I didn’t always know God’s love was freely given. When I was a teen and then when I was in college, I didn’t even think that much about it. I was too focused on earning love and attention from humans.
A part of me wishes God’s love was only for me!
I don’t like thinking that I have to share this awesome love. It makes me feel special to think that God delights in my existence alone.
Now, I know I’m totally limited by my human brain in terms of trying to understand the magnificence of God’s love. Even with my greatest imagination, I know I won’t ever grasp the totality of His love on this Earth – how He could love all of us abundantly!
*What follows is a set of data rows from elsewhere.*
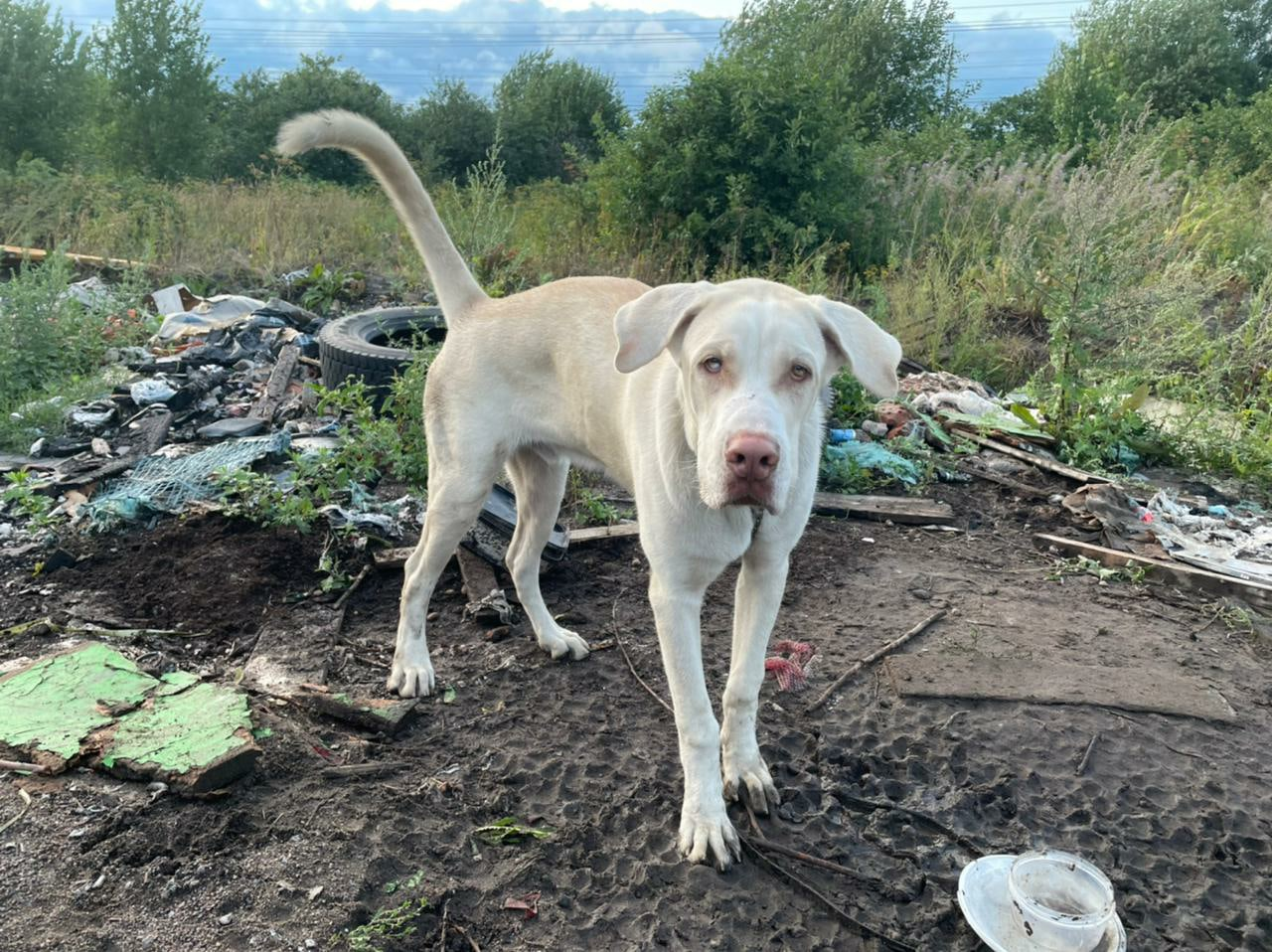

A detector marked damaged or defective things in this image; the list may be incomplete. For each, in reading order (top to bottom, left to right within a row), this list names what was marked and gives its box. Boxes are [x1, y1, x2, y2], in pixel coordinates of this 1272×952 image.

broken board [815, 495, 954, 525]
broken board [0, 644, 260, 795]
broken board [882, 656, 1232, 723]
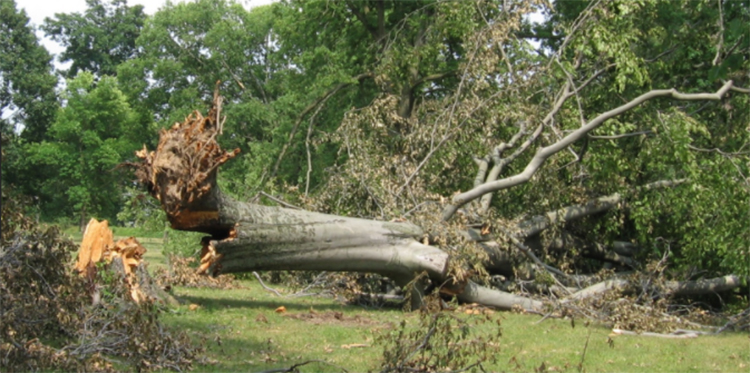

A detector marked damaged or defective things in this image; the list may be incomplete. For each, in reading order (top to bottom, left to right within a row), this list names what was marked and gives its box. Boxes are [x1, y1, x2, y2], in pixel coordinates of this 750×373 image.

splintered wood [75, 218, 149, 302]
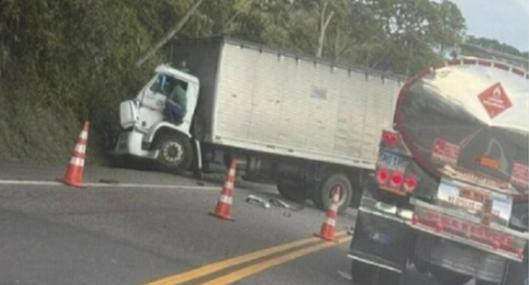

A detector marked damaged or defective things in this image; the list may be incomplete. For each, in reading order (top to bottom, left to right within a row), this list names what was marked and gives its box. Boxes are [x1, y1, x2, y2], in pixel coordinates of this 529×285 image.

crashed truck [112, 37, 400, 211]
crashed truck [348, 58, 524, 284]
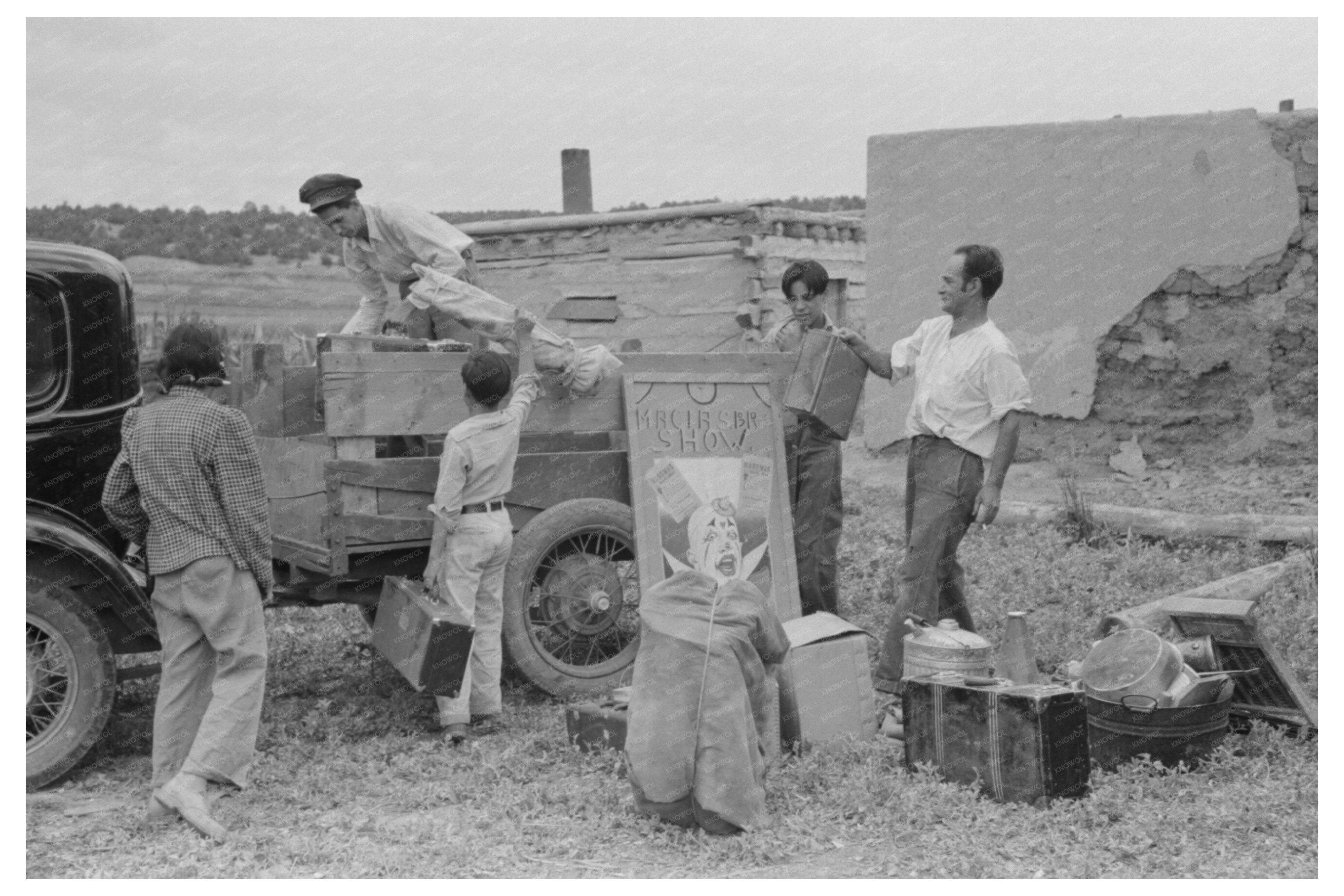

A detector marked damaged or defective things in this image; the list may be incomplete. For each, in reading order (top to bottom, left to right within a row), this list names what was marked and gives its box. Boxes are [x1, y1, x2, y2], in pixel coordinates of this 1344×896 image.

stucco wall with cracks [860, 109, 1311, 459]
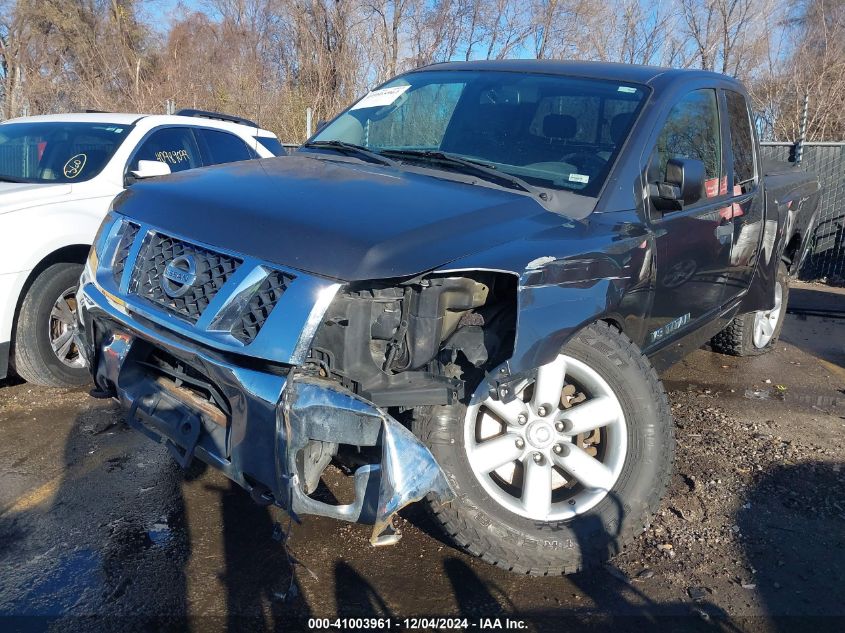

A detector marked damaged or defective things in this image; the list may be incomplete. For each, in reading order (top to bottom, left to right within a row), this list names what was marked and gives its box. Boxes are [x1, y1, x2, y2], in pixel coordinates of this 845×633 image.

crumpled hood [0, 180, 72, 215]
cracked grille [111, 220, 139, 284]
cracked grille [130, 232, 241, 320]
cracked grille [229, 270, 296, 344]
crumpled hood [115, 154, 588, 280]
damaged nissan titan [77, 61, 816, 576]
crushed front bumper [76, 282, 452, 544]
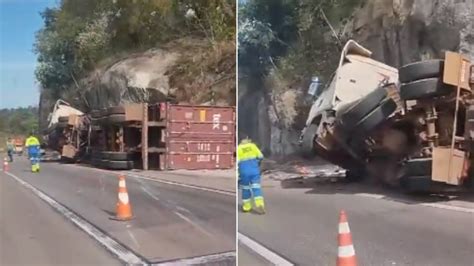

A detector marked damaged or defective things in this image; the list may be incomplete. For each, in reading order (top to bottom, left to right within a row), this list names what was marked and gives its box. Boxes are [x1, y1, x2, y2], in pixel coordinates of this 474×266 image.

overturned truck [302, 40, 472, 191]
damaged vehicle [302, 39, 472, 192]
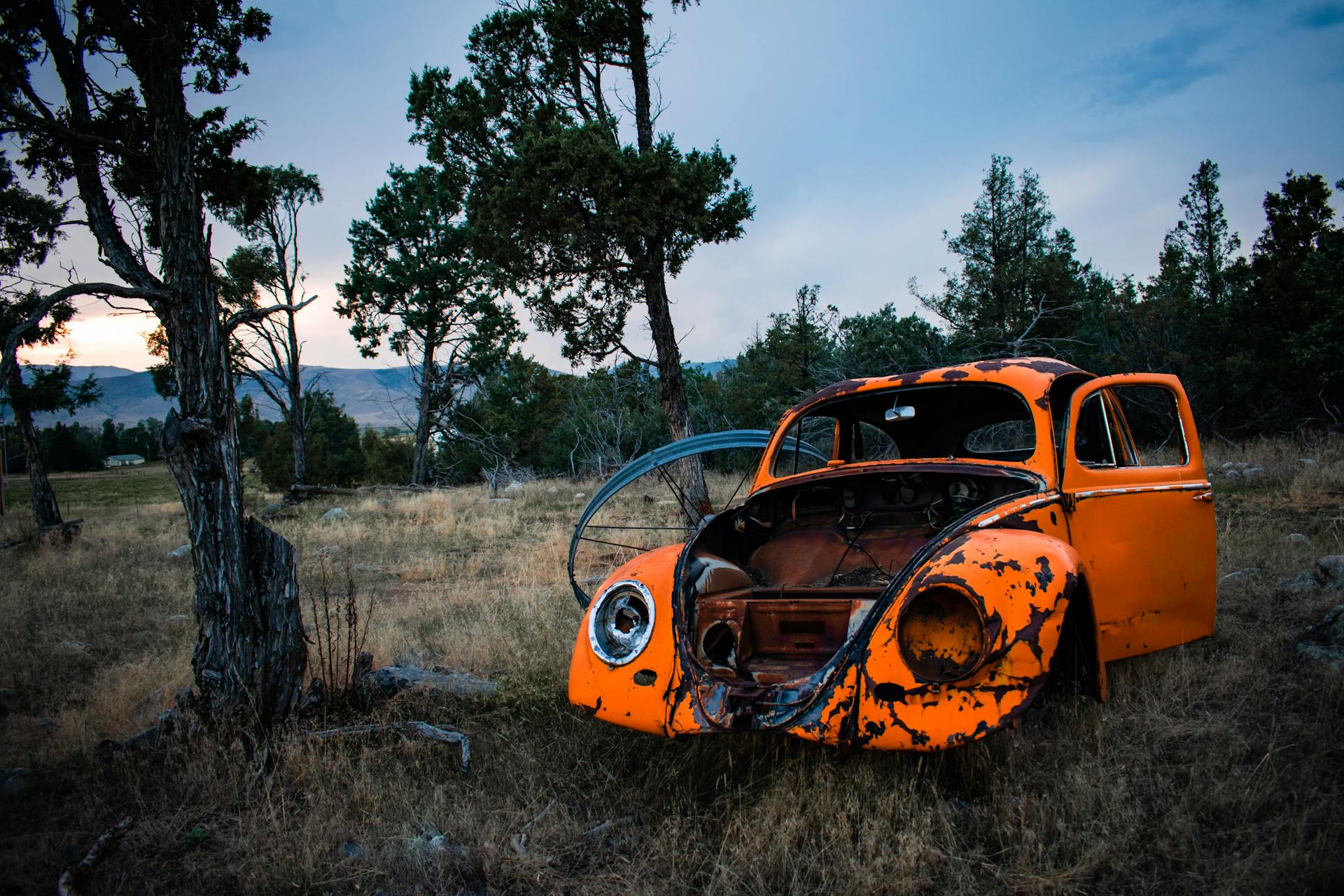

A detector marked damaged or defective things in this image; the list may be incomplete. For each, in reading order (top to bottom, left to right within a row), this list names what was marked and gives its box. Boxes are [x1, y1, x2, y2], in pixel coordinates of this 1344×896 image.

But I do know His love is life-giving and there’s nothing selfish about love.
It would make no sense at all for me to want to keep His love to myself or not want others to feel it. Love, by its definition, is fruitful.
It’s my own brokenness and insecurity that sometimes makes me want to feel like I’m the only one He loves.
The thing is, I actually do want everyone to know and feel God’s love – what a wonderful world it would be! It would heal a lot of brokenness. I pray for my family, friends, co-workers and strangers to know Him, love Him, and to know they are unconditionally loved by Him.
There was a moment in college where I really acknowledged to myself how frustrated I was with the fact that God loves us all the same.
In my senior year, I was volunteering at a pro-life crisis pregnancy center. One day, I was lamenting to the nurse about how overwhelmed I felt. I put so much pressure on myself to accomplish a lot, get great grades and “be a good person.”
I remember her telling me God loved me regardless of all of that – and His love was always available to anyone at anytime.
Instead of feeling comfort, I felt anger at the thought that my roommate, who took fewer credits, got worse grades and didn’t have a part-time job, was loved the same by Our Lord as I was.
Wait! I thought. Why am I doing all of this if God would love me the same if I were a couch potato?!
Unfortunately, the nurse’s well-intentioned words left me feeling gipped. I was used to a meritocracy for Love, not socialism.
Coming to understand the inclusivity of God’s love left me wondering why I’ve pursued the things I have my whole life.
If I no longer have to earn love, or rather realized I NEVER had to in the first place, then that leaves me free to do things I actually love instead of things I just think will earn me praise or attention.
I didn’t realize this until some I experienced very tough times post-graduation! I had to re-program how I approached what I did — and I’m still going through that process more than 3 years later.
I realized the way I acted when I was trying to earn love was a bit far off from how I would’ve acted had I known I was loved all along.
For example, I competed in a beauty pageant in college. I thought that if I could win, then my beauty would be affirmed and I’d have a crown, which would give me a sense of notoriety and prestige. Well, I lost. I knew I really didn’t want to be in the pageant world anyway, but I was grasping at anything that would make me feel loved.
If I could go back, I’d pull my 20-year-old self aside and say, “You’re enough. You don’t need to do this. You don’t need validation. You are loved. That is your essence.”
What I do Know
I know I’m not the only person who has sought validation in all the wrong places.
My girlfriends have confided in me that they, too, thought love was something your earn. This for that. Transactional. So I can only believe that so many other young women and older women struggle with this, too.
But I do know that Christ wants everyone to experience His love. It is an eternal feast.
It’s a work in progress for me. At the end of the day I could nitpick all the things I want to improve as a person. Sometimes, lying in bed, I say, “Jesus just take me as I am. Let me rest in Your abundant Love and not feel like I need to fix anything about myself.” It is so refreshing!
You are not a home improvement project to God; You are His masterpiece. Thankfully, God doesn’t have favorites. He loves us all the same, as crazy as that is to comprehend. I’m so glad God gives me a chance to experience that everyday.